Task description> Of all the lines below, return only those starting with the line holding "3 lijns kruislijnalser" and going on through the line holding "FX168每周美元调查:市场", exactly as written.

Records>
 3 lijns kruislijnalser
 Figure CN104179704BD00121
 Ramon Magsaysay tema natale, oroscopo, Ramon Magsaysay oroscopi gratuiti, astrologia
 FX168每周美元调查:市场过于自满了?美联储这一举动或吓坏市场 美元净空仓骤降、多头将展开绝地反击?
...
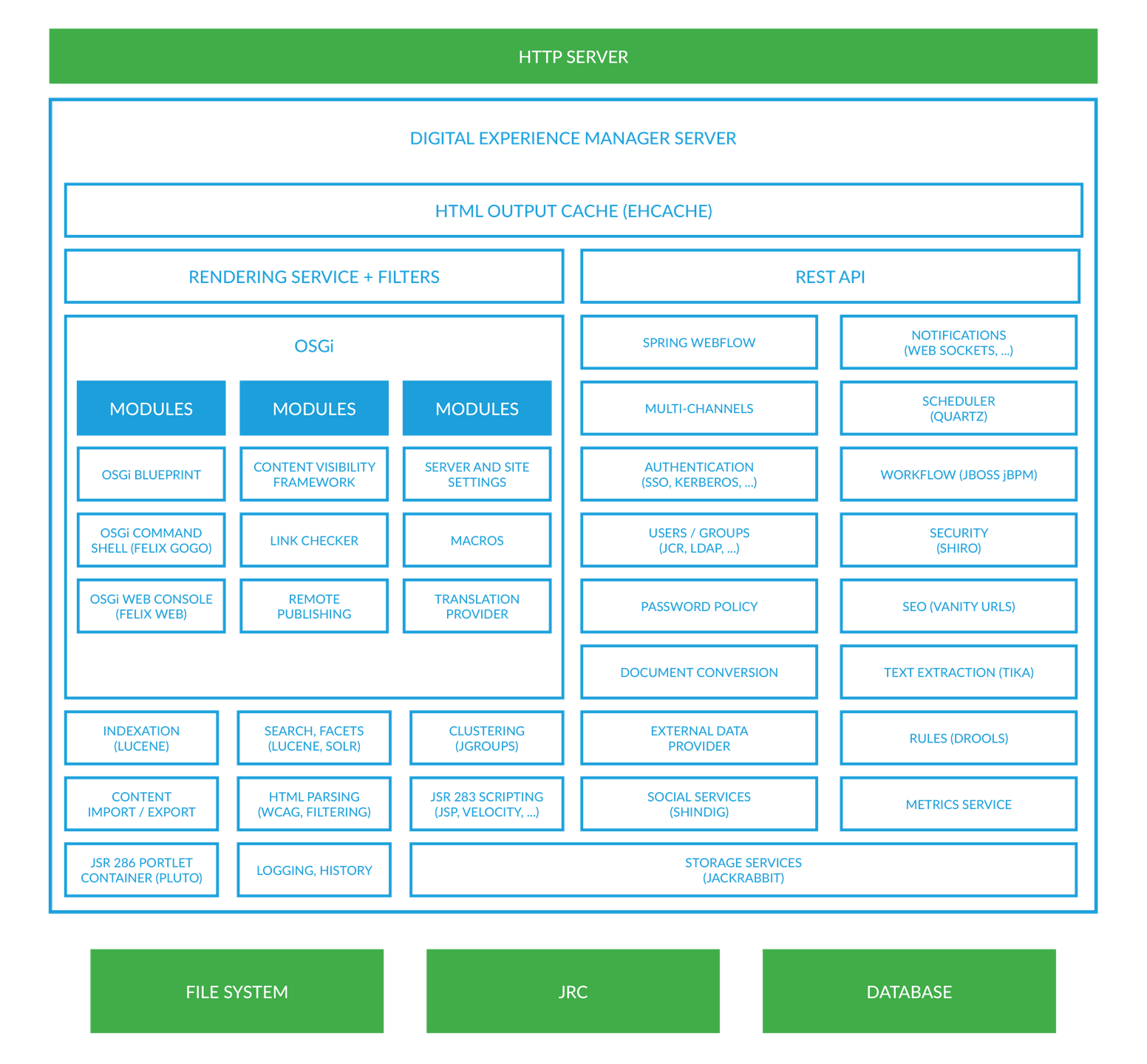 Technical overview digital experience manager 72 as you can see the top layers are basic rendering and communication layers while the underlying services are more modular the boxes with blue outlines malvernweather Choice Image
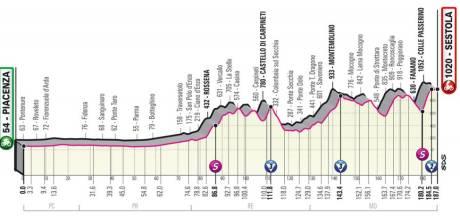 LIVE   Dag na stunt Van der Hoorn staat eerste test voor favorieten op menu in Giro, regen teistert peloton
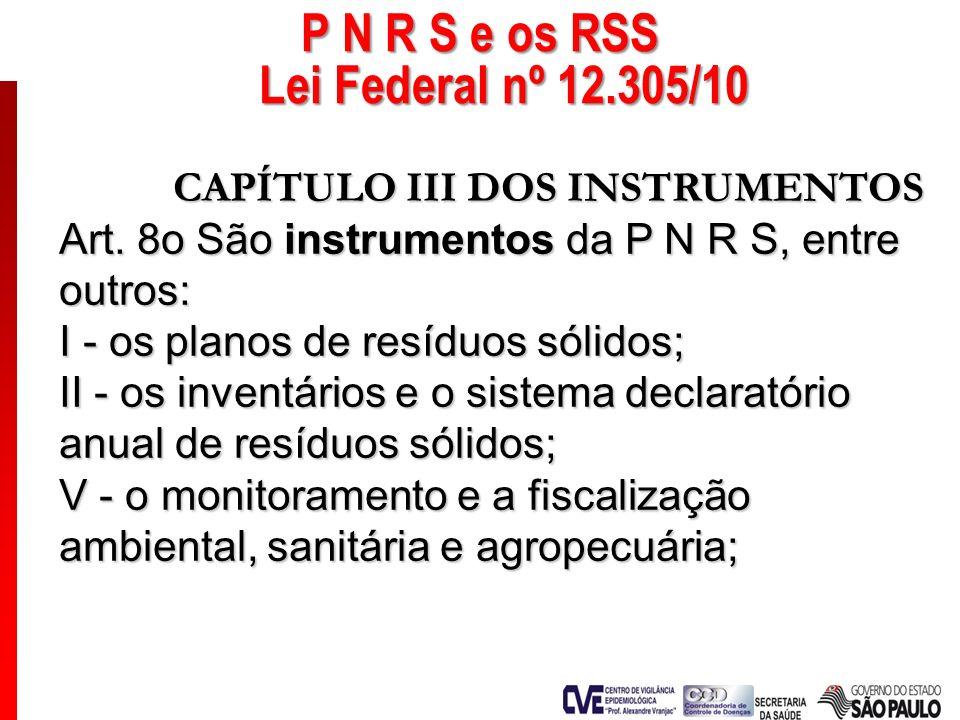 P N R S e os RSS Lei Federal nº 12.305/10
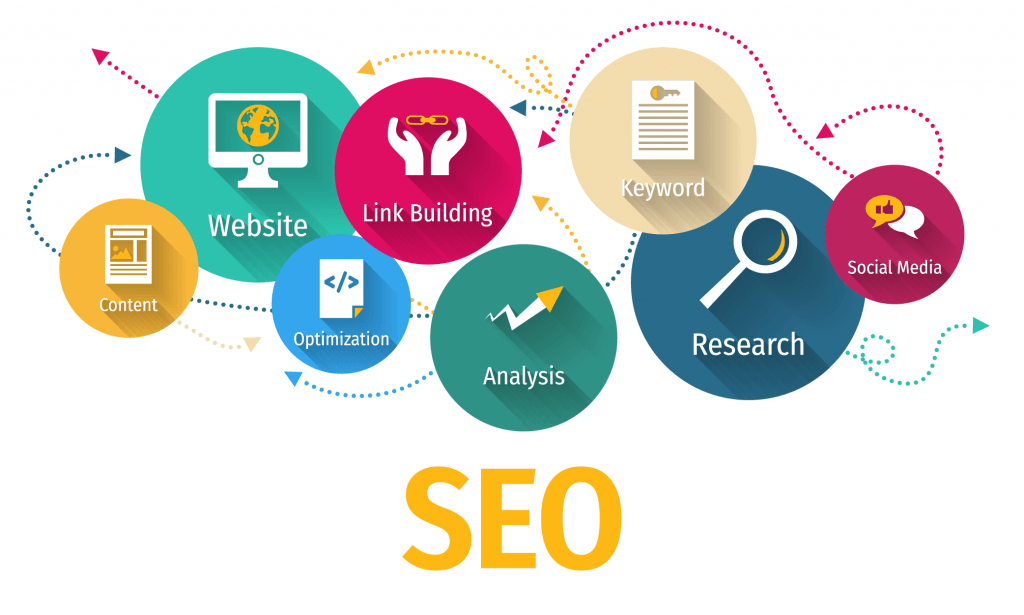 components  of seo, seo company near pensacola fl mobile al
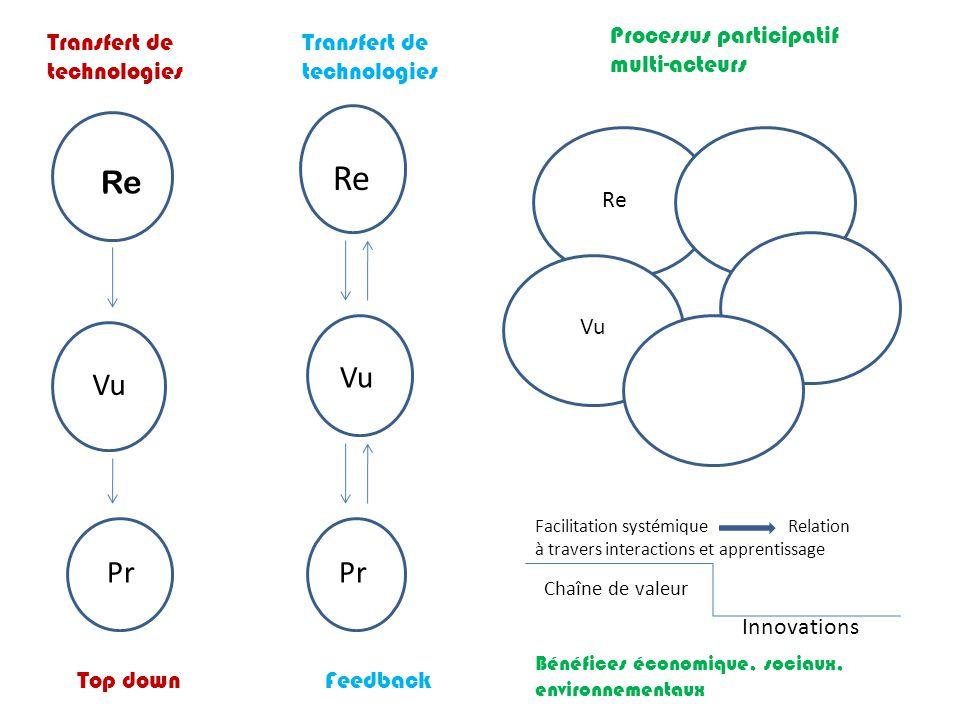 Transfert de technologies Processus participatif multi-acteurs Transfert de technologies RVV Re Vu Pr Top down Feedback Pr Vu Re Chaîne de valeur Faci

Final answer>
 3 lijns kruislijnalser
 Figure CN104179704BD00121
 Ramon Magsaysay tema natale, oroscopo, Ramon Magsaysay oroscopi gratuiti, astrologia
 FX168每周美元调查:市场过于自满了?美联储这一举动或吓坏市场 美元净空仓骤降、多头将展开绝地反击?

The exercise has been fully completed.